§ Work instructions
Check every line in the listing below for "Washington". Copy the ones where it occurs.

::: Source material

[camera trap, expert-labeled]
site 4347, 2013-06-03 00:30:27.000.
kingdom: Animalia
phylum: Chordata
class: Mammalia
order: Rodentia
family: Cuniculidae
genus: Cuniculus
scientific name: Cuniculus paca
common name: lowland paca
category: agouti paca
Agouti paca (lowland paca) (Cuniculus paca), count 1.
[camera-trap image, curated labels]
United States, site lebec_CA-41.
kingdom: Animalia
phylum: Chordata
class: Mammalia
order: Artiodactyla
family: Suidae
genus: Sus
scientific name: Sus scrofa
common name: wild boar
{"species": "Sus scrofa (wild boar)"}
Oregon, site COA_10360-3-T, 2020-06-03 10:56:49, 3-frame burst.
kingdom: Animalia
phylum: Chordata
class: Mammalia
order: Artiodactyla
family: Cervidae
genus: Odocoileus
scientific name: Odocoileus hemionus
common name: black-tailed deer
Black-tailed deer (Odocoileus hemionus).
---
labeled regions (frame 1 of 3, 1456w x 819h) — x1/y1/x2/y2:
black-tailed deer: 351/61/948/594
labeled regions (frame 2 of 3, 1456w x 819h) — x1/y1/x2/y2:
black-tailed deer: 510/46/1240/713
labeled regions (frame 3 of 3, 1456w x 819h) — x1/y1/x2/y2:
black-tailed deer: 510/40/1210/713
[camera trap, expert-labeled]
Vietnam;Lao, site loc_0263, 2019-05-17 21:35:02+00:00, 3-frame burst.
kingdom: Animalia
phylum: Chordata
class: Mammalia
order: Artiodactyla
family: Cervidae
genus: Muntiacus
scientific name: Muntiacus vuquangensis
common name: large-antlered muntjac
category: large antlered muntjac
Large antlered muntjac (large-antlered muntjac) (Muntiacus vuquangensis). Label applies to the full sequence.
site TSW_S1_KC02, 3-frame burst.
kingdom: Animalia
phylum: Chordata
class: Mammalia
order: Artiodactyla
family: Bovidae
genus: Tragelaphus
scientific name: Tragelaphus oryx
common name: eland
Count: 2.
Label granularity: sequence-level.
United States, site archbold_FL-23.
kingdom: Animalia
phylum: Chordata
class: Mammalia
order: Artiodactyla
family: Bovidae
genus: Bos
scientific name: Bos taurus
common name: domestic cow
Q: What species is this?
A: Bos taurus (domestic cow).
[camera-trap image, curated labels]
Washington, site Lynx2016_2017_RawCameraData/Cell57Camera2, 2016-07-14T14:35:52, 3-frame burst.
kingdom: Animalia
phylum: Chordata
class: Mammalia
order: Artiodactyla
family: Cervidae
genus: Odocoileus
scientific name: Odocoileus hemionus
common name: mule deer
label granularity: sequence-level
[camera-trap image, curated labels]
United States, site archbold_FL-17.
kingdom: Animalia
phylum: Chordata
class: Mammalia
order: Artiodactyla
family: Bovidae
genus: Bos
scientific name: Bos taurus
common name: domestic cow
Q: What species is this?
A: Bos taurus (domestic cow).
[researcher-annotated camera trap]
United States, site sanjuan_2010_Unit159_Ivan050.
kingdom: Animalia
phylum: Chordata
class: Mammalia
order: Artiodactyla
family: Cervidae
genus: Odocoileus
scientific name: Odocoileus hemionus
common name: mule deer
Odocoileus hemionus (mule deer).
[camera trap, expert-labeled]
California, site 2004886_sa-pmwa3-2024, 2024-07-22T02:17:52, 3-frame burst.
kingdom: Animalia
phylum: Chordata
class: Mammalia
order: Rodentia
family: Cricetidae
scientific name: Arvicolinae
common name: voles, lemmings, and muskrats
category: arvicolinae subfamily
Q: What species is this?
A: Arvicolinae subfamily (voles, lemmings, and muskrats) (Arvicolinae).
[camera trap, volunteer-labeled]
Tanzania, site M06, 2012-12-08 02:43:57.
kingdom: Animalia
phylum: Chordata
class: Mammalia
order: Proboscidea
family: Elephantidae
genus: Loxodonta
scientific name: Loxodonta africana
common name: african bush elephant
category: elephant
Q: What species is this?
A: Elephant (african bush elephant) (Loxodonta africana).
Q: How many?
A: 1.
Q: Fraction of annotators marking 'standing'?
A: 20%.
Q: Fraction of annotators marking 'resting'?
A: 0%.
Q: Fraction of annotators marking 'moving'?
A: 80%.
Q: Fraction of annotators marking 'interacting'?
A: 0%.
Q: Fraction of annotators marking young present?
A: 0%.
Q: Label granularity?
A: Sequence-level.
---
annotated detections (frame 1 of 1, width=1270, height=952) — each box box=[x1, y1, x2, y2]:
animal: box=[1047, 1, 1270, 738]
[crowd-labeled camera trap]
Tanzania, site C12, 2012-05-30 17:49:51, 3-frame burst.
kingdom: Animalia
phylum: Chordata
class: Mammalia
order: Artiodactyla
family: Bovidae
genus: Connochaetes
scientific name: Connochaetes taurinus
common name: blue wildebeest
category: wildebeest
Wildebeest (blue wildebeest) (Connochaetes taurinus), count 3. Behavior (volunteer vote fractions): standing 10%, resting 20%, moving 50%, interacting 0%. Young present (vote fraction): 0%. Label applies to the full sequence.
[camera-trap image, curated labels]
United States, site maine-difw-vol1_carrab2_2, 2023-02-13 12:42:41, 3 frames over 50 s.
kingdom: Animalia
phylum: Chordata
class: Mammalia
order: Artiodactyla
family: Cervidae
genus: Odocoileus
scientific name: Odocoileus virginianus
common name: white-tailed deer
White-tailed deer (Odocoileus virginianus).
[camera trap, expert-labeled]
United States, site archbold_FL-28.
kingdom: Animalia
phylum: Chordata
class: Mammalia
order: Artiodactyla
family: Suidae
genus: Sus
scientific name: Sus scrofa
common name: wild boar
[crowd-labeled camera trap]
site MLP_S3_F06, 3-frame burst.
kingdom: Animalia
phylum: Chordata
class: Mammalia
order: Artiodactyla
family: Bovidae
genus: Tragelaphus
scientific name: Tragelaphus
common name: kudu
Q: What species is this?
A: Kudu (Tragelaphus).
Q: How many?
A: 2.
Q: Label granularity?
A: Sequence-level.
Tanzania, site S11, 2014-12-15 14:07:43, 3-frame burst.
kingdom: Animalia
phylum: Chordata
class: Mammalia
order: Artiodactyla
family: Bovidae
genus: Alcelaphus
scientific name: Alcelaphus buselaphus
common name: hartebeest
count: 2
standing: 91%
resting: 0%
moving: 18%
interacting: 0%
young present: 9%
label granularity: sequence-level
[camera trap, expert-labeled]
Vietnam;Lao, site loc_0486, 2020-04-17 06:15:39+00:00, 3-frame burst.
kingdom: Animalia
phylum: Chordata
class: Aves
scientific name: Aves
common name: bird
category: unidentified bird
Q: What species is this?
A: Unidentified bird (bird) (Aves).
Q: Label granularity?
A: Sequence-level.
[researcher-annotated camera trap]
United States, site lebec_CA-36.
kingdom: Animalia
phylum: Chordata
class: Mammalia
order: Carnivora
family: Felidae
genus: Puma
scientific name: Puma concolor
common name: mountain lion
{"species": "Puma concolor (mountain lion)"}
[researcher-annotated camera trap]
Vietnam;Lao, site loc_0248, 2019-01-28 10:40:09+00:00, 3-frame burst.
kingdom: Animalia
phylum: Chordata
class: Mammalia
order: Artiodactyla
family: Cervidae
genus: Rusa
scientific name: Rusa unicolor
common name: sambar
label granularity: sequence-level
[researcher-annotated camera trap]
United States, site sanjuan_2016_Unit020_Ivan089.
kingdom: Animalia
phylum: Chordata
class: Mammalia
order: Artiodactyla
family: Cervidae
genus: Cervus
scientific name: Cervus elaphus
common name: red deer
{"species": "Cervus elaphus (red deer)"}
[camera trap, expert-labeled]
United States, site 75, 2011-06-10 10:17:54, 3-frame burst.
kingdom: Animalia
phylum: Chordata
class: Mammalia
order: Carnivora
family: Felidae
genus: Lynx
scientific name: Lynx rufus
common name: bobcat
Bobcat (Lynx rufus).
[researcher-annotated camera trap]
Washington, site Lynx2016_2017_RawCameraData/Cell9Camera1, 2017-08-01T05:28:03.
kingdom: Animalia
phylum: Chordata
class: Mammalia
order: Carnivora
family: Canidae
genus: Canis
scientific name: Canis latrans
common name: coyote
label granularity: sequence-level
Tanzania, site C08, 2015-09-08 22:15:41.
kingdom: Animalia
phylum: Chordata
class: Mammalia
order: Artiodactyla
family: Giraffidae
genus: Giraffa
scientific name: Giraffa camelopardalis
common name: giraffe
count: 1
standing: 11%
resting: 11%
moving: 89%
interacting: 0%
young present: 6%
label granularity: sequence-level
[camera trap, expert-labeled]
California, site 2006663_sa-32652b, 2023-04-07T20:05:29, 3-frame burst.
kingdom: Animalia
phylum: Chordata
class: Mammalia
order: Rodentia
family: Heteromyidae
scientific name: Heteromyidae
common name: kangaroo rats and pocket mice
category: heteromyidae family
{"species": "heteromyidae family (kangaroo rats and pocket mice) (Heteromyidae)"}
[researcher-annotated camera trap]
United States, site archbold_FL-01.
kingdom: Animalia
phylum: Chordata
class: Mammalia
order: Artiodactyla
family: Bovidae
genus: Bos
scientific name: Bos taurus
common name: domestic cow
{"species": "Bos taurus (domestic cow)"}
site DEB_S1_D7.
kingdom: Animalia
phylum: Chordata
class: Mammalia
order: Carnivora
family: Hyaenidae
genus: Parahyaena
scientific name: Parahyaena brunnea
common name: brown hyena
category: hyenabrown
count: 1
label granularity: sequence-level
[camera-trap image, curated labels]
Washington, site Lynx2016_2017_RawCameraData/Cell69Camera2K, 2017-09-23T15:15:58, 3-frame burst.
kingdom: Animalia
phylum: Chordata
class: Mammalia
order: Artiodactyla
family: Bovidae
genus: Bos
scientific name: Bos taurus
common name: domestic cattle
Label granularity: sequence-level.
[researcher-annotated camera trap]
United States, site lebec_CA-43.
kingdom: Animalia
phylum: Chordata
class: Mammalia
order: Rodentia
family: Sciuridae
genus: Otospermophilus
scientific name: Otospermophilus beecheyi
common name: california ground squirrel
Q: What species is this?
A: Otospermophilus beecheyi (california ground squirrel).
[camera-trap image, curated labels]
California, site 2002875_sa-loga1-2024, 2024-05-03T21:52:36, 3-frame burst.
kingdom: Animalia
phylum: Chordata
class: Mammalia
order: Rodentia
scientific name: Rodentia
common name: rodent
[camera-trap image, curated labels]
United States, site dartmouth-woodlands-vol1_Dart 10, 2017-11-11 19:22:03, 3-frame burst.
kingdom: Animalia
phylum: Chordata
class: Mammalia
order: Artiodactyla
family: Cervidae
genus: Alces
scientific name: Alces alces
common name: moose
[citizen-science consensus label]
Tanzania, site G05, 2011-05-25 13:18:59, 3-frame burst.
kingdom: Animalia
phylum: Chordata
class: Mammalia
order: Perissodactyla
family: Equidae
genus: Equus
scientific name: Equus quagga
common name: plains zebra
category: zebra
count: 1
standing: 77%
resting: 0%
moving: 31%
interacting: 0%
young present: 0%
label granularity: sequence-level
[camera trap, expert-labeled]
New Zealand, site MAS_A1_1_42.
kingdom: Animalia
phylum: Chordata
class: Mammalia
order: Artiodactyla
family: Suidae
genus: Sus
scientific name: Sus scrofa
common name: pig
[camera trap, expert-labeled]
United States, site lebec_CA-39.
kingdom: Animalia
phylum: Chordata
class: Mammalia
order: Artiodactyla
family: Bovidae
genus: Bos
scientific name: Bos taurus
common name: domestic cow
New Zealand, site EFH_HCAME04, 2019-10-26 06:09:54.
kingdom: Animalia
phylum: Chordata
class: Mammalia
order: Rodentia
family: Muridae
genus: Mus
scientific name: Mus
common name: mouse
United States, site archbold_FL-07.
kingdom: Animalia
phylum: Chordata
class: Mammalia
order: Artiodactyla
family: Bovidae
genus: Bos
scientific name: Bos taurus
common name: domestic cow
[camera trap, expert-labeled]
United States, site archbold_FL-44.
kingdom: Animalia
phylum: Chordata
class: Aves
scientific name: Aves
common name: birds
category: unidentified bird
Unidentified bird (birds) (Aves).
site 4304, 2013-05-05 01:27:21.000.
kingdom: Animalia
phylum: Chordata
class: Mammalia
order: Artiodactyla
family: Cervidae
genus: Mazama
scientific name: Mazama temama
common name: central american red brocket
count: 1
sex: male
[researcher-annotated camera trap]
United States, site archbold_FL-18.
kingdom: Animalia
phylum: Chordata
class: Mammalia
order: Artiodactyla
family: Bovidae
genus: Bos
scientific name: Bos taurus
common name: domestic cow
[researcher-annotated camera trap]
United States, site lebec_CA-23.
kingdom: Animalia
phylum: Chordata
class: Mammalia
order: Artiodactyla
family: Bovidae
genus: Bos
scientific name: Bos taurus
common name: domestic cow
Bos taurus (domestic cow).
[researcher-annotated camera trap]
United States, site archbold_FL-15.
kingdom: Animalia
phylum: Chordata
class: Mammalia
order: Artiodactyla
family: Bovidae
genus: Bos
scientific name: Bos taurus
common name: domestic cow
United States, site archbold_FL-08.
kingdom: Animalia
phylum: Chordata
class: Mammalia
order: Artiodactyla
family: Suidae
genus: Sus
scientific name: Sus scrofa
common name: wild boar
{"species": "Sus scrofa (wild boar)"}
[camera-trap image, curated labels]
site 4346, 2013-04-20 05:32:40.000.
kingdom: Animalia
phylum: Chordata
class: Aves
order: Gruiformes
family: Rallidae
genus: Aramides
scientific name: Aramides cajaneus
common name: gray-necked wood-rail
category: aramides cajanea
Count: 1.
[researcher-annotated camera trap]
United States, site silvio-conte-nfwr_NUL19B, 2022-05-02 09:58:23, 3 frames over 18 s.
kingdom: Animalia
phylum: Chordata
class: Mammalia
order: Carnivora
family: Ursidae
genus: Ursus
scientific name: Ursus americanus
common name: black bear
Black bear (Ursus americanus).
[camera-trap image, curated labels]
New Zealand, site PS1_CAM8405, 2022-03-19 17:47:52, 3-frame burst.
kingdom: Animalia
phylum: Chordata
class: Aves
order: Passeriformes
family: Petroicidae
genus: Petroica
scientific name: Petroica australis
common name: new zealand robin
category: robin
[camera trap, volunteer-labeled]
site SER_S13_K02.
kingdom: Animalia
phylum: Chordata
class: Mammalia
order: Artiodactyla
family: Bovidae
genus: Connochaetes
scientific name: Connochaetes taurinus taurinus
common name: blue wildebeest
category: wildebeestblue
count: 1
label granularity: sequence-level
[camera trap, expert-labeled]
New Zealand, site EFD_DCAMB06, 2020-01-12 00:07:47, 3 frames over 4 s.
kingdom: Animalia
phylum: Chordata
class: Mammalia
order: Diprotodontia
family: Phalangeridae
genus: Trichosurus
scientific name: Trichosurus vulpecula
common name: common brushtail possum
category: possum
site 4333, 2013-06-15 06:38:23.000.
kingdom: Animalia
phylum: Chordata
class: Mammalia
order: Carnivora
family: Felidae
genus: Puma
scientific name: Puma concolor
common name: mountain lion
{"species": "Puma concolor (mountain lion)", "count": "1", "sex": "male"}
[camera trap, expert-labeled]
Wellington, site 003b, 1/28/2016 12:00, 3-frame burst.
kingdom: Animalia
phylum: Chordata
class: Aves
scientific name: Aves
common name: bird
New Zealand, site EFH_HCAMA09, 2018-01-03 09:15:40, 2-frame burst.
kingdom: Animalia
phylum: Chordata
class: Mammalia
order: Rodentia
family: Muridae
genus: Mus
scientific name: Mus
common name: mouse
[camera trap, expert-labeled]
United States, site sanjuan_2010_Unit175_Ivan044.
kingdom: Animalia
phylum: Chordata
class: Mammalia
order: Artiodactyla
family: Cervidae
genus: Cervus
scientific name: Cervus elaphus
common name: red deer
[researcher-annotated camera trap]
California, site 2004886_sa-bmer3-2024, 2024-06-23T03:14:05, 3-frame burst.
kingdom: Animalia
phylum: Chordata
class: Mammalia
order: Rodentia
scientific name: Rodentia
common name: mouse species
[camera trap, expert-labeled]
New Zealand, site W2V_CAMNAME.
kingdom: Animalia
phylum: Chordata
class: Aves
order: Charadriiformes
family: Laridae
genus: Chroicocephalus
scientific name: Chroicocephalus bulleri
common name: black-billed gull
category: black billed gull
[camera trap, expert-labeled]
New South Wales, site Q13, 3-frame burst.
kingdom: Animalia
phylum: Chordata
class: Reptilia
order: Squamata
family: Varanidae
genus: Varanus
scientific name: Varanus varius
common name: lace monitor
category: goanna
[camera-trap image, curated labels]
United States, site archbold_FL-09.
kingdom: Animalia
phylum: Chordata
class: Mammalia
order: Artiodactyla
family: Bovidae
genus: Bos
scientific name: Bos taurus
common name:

::::::

§ Response to this task
Washington, site Lynx2016_2017_RawCameraData/Cell57Camera2, 2016-07-14T14:35:52, 3-frame burst.
Washington, site Lynx2016_2017_RawCameraData/Cell9Camera1, 2017-08-01T05:28:03.
Washington, site Lynx2016_2017_RawCameraData/Cell69Camera2K, 2017-09-23T15:15:58, 3-frame burst.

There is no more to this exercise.